PRINCETON: Consolidation party draws overflow crowd

By Philip Sean Curran, Staff Writer
   Former Princeton Borough Mayor Marvin Reed never thought he’d live to see the day.
   Anton Lahnston thought it was glorious.
   Whatever emotions the merger of two Princetons brought, the community celebrated the accomplishment Tuesday morning in the municipal building. An overflow crowd, one that included state and county politicians, filled the main meeting room in the municipal building to hear then Mayor-elect Liz Lempert and others speak before munching on some celebratory cake donated by local supermarket McCaffrey’s.

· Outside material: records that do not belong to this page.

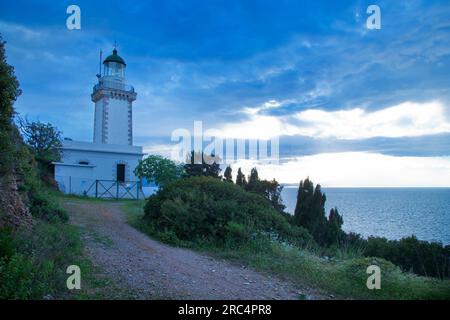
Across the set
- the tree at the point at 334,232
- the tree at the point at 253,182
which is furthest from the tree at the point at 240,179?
the tree at the point at 334,232

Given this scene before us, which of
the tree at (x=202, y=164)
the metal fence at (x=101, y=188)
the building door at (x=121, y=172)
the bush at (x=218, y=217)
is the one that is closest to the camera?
the bush at (x=218, y=217)

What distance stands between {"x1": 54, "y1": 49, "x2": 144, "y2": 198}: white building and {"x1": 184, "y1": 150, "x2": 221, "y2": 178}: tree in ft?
16.2

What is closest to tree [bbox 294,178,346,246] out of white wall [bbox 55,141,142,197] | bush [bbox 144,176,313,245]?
white wall [bbox 55,141,142,197]

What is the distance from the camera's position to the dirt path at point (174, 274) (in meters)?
5.14

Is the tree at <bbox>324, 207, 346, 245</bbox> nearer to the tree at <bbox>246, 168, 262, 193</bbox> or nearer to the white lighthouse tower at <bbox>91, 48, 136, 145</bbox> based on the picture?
the tree at <bbox>246, 168, 262, 193</bbox>

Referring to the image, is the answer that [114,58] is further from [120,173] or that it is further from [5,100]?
[5,100]

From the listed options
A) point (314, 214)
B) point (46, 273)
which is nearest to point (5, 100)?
point (46, 273)

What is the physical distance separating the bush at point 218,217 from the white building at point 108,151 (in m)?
15.5

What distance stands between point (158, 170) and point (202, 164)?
668 cm

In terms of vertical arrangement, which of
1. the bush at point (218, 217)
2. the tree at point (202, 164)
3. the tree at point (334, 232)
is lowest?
the tree at point (334, 232)

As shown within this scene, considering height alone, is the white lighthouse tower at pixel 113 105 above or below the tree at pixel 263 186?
above

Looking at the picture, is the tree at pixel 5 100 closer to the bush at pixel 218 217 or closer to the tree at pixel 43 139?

   The celebration was designed as a thank you time to everyone — those in government and those outside of it — who helped make two towns one community.
   Mr. Lahnston, who was the chairman of the consolidation study commission, recalled the first attempt to merge was in 1953; two subsequent attempts, in1979 and 1996, also failed. During his remarks, he asked anyone who was part of those past efforts to stand or raise their hands.
   ”A big thank you to you, you paved the way,” he told them.
   Elected and municipal staff spent the past year working on merging governments.
   ”And I kind of liken the voyage we went through to the Apollo missions. And today, ladies and gentlemen, the Eagle has landed,” Princeton business administrator Robert W. Bruschi told the audience.
   Politicians from both political parties, including members of the state Legislature and the County Freeholders, attended.
   Mr. Lahnston read a letter from Gov. Chris Christie to mark the occasion in which the governor wrote the “historic merger of the Princetons will hopefully set an example for other municipalities that are searching for ways to cut expenses and streamline services for the benefit of their residents.”
   Later Mercer County Executive Brian M. Hughes recalled growing up in Princeton as the son of former New Jersey governor and later state Supreme Court Chief Justice Richard J. Hughes.
   ”I have a love affair with this town,” he said.
   He joked that when the family lived on Westcott Road, near the old dividing line between the borough and the township, the family’s “active and inventive” Irish setter did not know the borough had a leash law and that the township did not.
   ”So my father, the former governor of the state of New Jersey and soon to be chief justice of the Supreme Court, had to go and defend our dog in Borough Court several times and pay several fines,” he said. “I am glad today to see that dogs all over Princeton will not have the same” plight.
   Though Princeton’s history dates to Colonial days, the borough and the township became towns of their own in the 19th century. The borough was created by an act of the Legislature in 1813, while the township followed in 1838. The borough, however, did not become completely independent of the township until 1894.
   ”So today we cross that threshold. We were two, now we’re one,” said former Borough Councilman Mark Freda.
   Mr. Freda served as the chairman of the Transition Task Force, the 12-member group that last year provided the Township Committee and Borough Council with recommendations on personnel choices and other merger-related decisions.
   In his remarks, he thanked people who were on both sides of the issue of merging, those for and against.
   ”Without that vigorous discussion, without the listening to and the understanding of all the different perspectives, I wonder if we would have done as good a job as arriving here as we did,” he said.
   Mr. Freda also challenged the new governing body to be bold and open-minded and to “resist the urge to make decisions based solely on short-term cost savings.”